You do not actually need to use an amplifier when connecting your turntable to your computer as most software options will include one. However, you will need to use an amplifier if it contains your intended preamplifier.
Using Your Turntable to Create Digital Recordings
You should have installed your computer software before connecting your turntable. However, you will likely need to tell your software to identify or detect your turntable. (With Audacity, you use the “Rescan Audio Devices” drop down to detect your turntable once it is connected to your computer.) You should test your software settings before you put serious effort into recording a track. After all, no one wants to put hours into an effort only to find out that the connection failed and you did not record anything at all.
It is important to remember the real-time recording factor. When you are recording a record, it creates a single file that you will later need to dissect. This means you will record side A and side B during one setting. (You will not stop your recording while you flip your record over.)
When you digitally record an audio file, your computer presents it as a waveform. The thicker the bar, the louder the volume is. Similarly, thinner lines visually represent quieter volumes. Spikes and flat lines also indicate differences. Spikes, for instance, indicate things like cymbals and other high-peak sounds. Flat lines, therefore, indicate silences. Knowing these patterns can help you identify where one song ends and another begins.

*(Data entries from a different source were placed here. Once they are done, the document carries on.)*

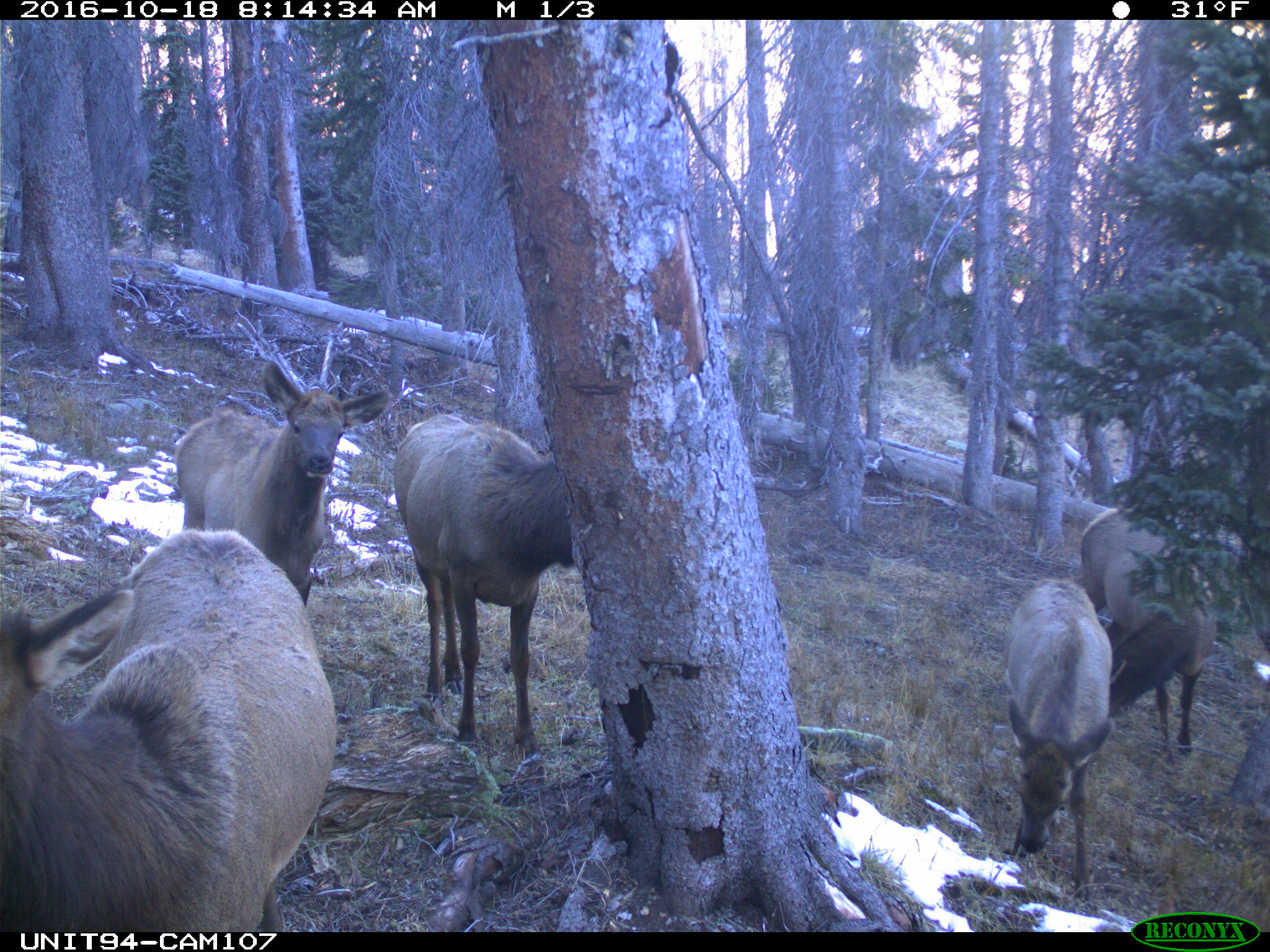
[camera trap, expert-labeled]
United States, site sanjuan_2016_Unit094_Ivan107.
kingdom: Animalia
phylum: Chordata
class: Mammalia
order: Artiodactyla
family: Cervidae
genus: Cervus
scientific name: Cervus elaphus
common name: red deer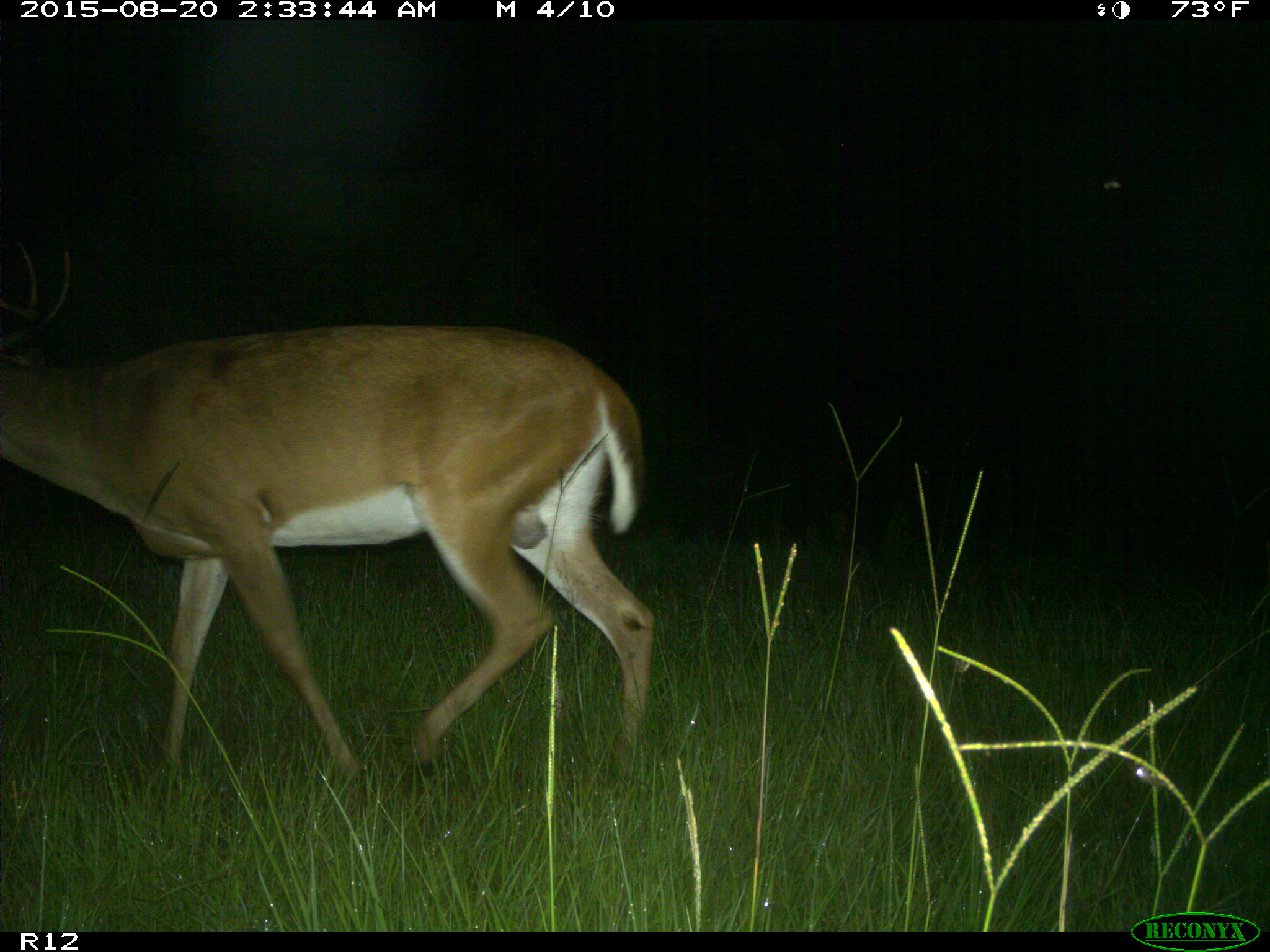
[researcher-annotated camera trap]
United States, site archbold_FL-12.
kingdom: Animalia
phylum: Chordata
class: Mammalia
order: Artiodactyla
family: Cervidae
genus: Odocoileus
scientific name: Odocoileus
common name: deer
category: unidentified deer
Unidentified deer (deer) (Odocoileus).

Most recording software will include features like volume adjustments and sound quality clean up. Even if your software includes a self-adjusting amplifier, this may not be enough. Audacity, for example, will automatically attempt to amplify your recording. However, it also allows you to manually adjust this setting. It also allows you to apply a Recording Industry Association of America (RIAA) auto-equalizer or manually adjust it yourself.